Problem details:
The result should be a faithful copy of every entry below, with the pictures left out.

Data records section start

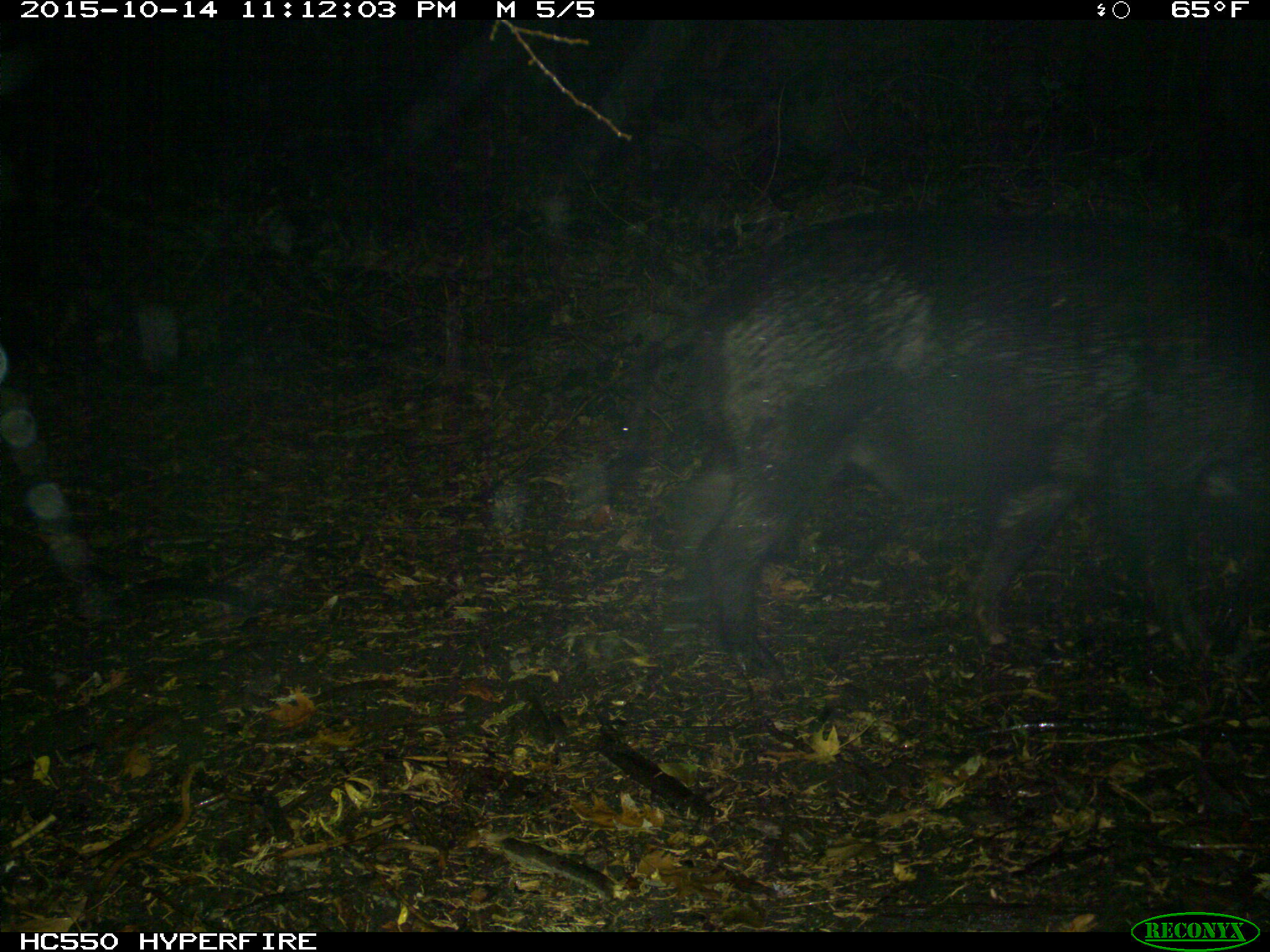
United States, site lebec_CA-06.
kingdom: Animalia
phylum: Chordata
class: Mammalia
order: Artiodactyla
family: Suidae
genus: Sus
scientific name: Sus scrofa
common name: wild boar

Data records section end

Response area:
United States, site lebec_CA-06.
kingdom: Animalia
phylum: Chordata
class: Mammalia
order: Artiodactyla
family: Suidae
genus: Sus
scientific name: Sus scrofa
common name: wild boar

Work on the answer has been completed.